#### [Work to be completed]
Echo the data below verbatim, starting at its first line and ending at the line that contains "Returning <instances> with", with both ends included.

#### [Listed records]
# # #
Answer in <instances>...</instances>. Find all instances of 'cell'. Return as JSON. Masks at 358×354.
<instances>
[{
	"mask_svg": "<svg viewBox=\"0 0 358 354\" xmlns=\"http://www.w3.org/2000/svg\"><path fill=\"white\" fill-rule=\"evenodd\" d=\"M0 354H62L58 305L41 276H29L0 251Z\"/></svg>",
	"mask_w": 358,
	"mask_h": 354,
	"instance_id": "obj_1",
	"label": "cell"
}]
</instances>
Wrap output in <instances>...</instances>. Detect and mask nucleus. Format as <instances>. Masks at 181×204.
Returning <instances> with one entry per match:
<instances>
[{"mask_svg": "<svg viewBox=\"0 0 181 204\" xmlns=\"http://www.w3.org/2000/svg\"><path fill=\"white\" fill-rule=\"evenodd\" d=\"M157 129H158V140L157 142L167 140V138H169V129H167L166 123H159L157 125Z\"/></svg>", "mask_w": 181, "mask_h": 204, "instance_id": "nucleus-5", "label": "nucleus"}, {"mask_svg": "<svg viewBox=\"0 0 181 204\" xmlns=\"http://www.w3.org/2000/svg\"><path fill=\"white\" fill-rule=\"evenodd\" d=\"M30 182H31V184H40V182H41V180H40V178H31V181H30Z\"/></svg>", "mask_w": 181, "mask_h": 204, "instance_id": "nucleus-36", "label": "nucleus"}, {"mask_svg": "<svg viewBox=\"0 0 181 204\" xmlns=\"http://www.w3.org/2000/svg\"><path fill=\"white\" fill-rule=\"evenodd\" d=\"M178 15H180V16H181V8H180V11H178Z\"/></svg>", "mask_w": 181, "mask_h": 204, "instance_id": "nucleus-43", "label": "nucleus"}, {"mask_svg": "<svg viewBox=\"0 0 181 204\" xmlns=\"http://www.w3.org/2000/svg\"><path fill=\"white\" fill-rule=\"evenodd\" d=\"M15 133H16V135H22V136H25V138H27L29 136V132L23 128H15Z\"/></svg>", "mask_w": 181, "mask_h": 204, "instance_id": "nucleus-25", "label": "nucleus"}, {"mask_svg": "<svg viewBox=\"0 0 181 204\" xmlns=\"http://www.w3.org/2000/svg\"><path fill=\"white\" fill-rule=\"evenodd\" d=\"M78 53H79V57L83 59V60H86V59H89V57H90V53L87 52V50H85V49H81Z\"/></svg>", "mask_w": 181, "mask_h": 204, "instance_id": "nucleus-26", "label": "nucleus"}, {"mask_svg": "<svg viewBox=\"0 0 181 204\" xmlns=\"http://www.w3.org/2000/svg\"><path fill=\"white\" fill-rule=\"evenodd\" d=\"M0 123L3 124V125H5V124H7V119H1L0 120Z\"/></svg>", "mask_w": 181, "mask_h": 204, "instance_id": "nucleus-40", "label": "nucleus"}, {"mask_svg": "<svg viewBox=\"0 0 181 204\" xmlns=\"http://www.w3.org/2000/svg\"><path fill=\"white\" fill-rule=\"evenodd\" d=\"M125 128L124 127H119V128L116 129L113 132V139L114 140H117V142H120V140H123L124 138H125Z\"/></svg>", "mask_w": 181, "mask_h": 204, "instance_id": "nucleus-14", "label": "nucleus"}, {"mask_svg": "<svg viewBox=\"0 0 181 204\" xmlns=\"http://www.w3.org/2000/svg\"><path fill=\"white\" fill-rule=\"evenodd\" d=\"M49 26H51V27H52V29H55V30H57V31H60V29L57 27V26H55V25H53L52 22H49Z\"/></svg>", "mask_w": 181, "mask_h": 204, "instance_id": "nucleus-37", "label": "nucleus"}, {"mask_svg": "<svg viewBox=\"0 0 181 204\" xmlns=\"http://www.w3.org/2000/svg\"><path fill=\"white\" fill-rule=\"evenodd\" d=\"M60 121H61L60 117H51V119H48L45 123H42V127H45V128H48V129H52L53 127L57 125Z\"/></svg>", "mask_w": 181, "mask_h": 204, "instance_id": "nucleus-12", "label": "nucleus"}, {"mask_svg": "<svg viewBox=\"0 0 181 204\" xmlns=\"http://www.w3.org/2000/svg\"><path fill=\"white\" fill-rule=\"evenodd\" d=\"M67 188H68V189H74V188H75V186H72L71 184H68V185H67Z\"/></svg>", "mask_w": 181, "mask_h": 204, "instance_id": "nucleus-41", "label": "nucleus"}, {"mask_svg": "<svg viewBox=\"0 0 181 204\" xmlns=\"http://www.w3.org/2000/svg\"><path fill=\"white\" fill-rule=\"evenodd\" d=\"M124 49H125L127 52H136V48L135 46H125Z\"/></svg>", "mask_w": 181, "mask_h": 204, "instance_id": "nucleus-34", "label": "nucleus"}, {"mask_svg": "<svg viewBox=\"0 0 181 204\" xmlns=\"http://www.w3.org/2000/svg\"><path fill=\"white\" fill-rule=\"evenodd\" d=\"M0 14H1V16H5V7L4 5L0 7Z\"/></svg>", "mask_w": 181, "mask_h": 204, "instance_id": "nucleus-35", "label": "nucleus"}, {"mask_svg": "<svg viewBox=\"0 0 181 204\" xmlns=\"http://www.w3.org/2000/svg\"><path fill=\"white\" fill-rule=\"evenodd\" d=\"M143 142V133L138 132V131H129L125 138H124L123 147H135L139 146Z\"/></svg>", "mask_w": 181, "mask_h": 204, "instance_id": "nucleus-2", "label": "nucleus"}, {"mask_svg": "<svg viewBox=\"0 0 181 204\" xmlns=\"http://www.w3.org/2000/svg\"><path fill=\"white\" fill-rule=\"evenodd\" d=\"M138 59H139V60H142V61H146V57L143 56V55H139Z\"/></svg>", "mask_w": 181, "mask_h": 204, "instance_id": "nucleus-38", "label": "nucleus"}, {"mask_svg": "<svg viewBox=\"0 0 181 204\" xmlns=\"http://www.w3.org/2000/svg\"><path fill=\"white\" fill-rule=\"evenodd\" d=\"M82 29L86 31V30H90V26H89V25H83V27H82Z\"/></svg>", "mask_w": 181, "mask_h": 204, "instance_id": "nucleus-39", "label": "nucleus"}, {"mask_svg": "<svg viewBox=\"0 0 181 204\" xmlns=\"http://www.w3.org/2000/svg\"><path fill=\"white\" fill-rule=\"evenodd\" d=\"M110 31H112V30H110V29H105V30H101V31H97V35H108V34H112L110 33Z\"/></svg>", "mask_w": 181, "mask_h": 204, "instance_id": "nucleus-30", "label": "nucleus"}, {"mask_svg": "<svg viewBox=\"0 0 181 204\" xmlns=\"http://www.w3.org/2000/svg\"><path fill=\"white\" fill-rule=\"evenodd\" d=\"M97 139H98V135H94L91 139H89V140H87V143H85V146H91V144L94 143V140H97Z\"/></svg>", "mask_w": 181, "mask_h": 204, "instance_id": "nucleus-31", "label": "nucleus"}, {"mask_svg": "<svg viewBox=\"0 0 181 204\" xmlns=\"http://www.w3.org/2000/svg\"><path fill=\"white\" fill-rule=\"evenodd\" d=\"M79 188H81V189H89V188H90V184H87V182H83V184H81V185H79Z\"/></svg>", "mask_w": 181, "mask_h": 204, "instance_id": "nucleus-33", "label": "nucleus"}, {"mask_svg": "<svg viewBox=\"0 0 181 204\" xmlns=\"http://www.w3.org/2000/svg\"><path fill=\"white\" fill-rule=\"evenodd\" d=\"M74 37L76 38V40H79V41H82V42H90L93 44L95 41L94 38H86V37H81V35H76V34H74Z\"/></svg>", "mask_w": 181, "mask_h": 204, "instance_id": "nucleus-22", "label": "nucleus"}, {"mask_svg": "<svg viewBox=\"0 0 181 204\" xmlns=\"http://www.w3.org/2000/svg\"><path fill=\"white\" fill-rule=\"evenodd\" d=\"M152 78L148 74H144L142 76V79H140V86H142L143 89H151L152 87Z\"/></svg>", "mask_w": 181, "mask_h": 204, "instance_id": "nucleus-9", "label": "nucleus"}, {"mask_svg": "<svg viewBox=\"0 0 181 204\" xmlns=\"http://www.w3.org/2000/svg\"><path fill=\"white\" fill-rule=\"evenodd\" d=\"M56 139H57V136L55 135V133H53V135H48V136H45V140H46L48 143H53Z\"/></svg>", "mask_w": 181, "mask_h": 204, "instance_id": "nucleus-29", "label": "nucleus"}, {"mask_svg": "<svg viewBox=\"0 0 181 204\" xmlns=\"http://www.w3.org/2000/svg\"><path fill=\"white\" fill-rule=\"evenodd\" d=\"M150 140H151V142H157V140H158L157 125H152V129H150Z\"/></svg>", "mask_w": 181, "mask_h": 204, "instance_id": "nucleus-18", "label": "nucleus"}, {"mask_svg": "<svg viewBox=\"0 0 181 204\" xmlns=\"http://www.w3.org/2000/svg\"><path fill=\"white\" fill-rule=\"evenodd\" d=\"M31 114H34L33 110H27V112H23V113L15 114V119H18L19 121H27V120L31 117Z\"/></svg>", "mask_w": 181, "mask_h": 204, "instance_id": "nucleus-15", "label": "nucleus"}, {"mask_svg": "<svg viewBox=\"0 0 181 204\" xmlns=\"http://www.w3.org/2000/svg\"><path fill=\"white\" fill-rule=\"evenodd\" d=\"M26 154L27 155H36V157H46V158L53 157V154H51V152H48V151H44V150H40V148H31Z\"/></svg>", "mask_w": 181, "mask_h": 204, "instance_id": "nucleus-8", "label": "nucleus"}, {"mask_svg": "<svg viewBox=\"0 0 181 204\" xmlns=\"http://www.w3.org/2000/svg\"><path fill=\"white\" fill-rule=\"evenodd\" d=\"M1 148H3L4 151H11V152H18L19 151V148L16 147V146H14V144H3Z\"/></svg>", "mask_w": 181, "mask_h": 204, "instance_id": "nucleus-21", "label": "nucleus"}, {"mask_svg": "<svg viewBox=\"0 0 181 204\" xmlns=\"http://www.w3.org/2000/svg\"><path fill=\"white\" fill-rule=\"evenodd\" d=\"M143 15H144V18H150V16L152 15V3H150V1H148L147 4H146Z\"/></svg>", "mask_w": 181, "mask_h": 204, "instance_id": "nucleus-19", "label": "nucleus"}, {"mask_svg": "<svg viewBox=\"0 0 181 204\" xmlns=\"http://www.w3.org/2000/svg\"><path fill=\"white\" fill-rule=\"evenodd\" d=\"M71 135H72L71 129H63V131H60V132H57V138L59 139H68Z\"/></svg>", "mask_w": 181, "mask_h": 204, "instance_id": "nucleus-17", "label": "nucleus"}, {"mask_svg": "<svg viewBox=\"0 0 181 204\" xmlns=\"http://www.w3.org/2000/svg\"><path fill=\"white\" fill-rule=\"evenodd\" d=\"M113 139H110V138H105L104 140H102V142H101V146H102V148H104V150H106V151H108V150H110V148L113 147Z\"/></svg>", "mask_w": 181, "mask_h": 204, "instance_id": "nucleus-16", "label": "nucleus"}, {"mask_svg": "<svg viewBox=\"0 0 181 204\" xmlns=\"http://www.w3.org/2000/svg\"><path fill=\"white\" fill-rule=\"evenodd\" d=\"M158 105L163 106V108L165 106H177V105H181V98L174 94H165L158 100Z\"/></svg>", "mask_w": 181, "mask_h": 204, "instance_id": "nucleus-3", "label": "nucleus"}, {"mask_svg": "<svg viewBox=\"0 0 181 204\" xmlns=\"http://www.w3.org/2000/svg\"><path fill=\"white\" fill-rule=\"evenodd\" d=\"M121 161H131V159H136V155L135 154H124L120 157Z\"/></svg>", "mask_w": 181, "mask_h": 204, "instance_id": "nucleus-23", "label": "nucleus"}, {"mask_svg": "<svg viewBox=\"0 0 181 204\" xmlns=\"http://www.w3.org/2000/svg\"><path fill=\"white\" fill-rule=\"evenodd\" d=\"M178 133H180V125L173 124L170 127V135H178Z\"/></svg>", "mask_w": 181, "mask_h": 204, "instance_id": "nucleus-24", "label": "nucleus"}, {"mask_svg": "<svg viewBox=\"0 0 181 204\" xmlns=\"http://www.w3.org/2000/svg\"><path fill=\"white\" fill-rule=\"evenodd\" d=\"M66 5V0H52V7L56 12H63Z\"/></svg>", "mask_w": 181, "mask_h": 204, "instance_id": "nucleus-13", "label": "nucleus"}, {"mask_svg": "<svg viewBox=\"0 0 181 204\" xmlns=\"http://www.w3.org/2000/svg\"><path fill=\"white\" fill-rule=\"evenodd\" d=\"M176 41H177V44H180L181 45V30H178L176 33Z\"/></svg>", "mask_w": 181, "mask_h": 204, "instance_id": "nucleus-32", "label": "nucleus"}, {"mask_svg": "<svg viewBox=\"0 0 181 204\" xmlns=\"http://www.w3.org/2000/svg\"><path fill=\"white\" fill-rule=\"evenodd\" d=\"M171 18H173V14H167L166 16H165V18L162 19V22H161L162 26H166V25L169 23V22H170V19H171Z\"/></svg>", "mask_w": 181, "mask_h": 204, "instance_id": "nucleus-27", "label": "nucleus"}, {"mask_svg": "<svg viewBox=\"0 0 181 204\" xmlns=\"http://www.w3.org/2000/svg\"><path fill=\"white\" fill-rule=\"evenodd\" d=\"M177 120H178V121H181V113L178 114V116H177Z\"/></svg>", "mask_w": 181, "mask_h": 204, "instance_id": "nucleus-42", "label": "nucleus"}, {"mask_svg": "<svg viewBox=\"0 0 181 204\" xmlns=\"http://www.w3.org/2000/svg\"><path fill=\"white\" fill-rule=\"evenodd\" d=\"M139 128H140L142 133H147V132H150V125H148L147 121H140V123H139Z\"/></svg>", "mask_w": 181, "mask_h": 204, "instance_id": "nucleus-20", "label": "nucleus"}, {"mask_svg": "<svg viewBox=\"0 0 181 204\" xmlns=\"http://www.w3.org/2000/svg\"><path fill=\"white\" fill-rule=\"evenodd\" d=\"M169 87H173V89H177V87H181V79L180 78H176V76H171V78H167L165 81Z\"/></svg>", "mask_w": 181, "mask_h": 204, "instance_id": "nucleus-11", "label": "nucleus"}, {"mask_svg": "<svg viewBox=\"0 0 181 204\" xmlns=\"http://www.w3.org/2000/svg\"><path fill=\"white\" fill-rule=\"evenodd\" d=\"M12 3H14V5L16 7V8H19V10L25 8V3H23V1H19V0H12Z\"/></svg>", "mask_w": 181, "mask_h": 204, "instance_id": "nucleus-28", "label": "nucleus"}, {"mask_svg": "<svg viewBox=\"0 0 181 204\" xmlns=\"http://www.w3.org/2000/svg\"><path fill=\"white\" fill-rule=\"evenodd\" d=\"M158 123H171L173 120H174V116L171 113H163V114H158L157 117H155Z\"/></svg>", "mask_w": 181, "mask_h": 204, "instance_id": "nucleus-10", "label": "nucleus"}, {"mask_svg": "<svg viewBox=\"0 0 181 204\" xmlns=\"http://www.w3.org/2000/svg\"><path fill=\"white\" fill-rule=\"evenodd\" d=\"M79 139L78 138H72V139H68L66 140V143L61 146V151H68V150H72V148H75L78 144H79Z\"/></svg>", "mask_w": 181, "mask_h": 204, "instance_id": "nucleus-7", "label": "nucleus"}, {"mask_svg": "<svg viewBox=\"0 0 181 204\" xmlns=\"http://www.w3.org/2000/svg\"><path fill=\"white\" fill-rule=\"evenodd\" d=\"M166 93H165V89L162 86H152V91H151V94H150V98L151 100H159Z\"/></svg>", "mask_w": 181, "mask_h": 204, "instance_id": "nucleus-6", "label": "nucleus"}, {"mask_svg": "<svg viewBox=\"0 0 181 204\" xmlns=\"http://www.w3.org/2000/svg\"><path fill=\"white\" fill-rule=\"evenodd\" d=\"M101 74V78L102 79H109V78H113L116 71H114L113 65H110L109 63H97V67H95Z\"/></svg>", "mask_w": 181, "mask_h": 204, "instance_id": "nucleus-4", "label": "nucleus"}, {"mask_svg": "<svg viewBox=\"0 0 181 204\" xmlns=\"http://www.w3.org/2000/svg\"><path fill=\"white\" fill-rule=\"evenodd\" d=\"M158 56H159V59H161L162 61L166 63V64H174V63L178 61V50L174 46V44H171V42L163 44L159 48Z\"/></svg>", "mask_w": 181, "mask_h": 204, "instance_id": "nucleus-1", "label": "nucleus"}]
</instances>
# # #
#### [Final result]
Answer in <instances>...</instances>. Find all instances of 'cell'. Return as JSON. Masks at 358×354.
<instances>
[{
	"mask_svg": "<svg viewBox=\"0 0 358 354\" xmlns=\"http://www.w3.org/2000/svg\"><path fill=\"white\" fill-rule=\"evenodd\" d=\"M0 354H62L58 305L41 276H29L0 251Z\"/></svg>",
	"mask_w": 358,
	"mask_h": 354,
	"instance_id": "obj_1",
	"label": "cell"
}]
</instances>
Wrap output in <instances>...</instances>. Detect and mask nucleus. Format as <instances>. Masks at 181×204.
Returning <instances> with one entry per match:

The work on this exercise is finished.